Reexamining the role of race in kidney health
When doctors want to know how well your kidneys are doing, they measure something called your GFR, or glomerular filtration rate.
To do that, doctors measure waste products in your bloodstream, among other factors.
Dr. Stephen Seliger, a nephrologist at the University of Maryland Medical Center, says the amount of waste product in your blood tends to reflect how much muscle you have.
So when calculating your GFR, doctors also take your age and sex into account.
“On average, younger people have more muscle for the same body weight. On average, men have more muscle for the same age and body weight than women,” Seliger said.
But in addition to age and sex, doctors also used race – that is, whether you are African American or not – to calculate your GFR.
“It was long assumed…that people whose ancestry derived from Africa also had more muscle than people whose ancestry derived, say, from Europe,” Seliger said.
For decades, hospitals factored in a patient’s race – specifically, whether or not they were Black – to calculate a patient’s kidney health.
Doctors at the University of Maryland Medical System (UMMS) recently stopped this practice, saying it has no scientific basis. It was one of the earliest health systems to do so. In the past several weeks, more health systems, including Johns Hopkins, have done the same.
Dr.
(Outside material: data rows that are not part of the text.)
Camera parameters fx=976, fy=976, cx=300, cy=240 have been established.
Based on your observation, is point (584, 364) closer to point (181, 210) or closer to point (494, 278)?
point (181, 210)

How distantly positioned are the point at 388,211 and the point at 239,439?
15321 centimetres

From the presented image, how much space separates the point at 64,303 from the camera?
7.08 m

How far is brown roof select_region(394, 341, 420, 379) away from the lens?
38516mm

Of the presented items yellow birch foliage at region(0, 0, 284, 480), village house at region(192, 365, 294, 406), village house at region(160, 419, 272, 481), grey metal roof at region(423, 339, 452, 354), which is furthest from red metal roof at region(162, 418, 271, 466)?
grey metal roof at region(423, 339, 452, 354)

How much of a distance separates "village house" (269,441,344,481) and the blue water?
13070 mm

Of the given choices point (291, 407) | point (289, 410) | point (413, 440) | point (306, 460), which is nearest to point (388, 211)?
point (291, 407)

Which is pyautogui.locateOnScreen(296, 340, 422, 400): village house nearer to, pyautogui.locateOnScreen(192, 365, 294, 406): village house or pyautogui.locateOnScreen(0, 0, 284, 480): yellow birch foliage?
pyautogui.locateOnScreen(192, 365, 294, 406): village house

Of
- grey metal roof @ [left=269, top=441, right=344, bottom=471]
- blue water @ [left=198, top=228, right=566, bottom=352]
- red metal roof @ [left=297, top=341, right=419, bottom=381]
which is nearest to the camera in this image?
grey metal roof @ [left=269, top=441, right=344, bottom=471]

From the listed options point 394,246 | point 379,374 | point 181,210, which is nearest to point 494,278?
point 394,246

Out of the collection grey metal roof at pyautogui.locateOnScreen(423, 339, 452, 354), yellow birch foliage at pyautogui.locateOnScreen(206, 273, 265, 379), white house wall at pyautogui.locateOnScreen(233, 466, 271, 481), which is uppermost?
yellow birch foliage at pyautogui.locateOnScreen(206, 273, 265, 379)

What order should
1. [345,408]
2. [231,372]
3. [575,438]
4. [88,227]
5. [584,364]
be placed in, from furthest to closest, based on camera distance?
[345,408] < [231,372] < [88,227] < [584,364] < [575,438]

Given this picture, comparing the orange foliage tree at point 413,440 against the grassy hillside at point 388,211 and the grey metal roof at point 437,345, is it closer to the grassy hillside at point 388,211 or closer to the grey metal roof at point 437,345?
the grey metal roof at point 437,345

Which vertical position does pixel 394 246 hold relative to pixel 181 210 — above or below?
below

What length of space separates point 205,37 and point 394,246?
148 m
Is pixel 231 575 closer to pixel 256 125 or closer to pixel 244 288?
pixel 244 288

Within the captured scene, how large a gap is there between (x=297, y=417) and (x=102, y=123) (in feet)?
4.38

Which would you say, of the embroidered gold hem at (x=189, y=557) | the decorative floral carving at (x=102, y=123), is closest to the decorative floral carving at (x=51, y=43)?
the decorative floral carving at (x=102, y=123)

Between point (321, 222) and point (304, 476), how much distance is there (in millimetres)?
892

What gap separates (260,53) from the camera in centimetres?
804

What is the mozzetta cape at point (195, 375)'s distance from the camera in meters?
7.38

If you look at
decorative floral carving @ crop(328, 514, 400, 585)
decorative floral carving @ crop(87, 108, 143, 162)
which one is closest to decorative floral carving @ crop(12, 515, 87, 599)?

Joseph Wright, the chief health equity officer at UMMS, said doctors cannot rely on race, a social construct, to accurately calculate a biological function.
“How someone looks does not really ascribe to a biologic proxy of what's going on in the person's body,” he said.
Seliger said the race-based algorithm tended to overestimate how well Black patients’ kidneys were working.
“It might lead to delayed recognition in them having advanced or more end-stage kidney disease, the kind of severity of kidney disease that, for example, would otherwise trigger consideration of kidney transplantation,” Seliger said.
He said changing the race-based algorithm, which went into effect earlier this year, did not happen overnight.
Shortly before UMMS announced the change last year, a task force formed by the National Kidney Foundation and the American Society of Nephrology recommended that doctors stop including race when estimating kidney function.
Seliger said along with this national push was a cultural shift at UMMS.
“You have a new generation of physicians, physicians-in-training, who are increasingly part of a clearly multiethnic society,” he said.
He said that helped UMMS change its practices more quickly than many other health systems.
Wright said this algorithm is just a first step for him and his colleagues in reexamining the role of race in medicine.
“We are a generation of physicians and health professionals who have grown up with these assumptions baked into our training and education,” he said.
It’s these assumptions that affect Black patients like Uchenna Ndubisi from Prince George’s County.
She got on the kidney transplant waitlist while at the University of Maryland Medical Center, when the race-based algorithm was still in use.
“I was lucky to have a really great nephrologist,” Ndubisi said. “But not everybody is able to have… the access to healthcare that I was able to get.
If she had a different nephrologist who only considered her GFR, she said things could have been very different.
“If I didn't get the good care in time, I could have ended up being really sick, sent to the hospital and then put on hemodialysis which would completely change my day to day life,” she said.
Ndubisi said because she is a physical therapist and has doctors in her family, it was easier for her to advocate for her needs as a patient.
“Being the best patient advocate that you can for yourself is super important,” she said. “And I don't know if a lot of patients know that.”
And Ndubisi added that bridging health inequities means having more doctors who look like her, and who can listen to patients of all backgrounds.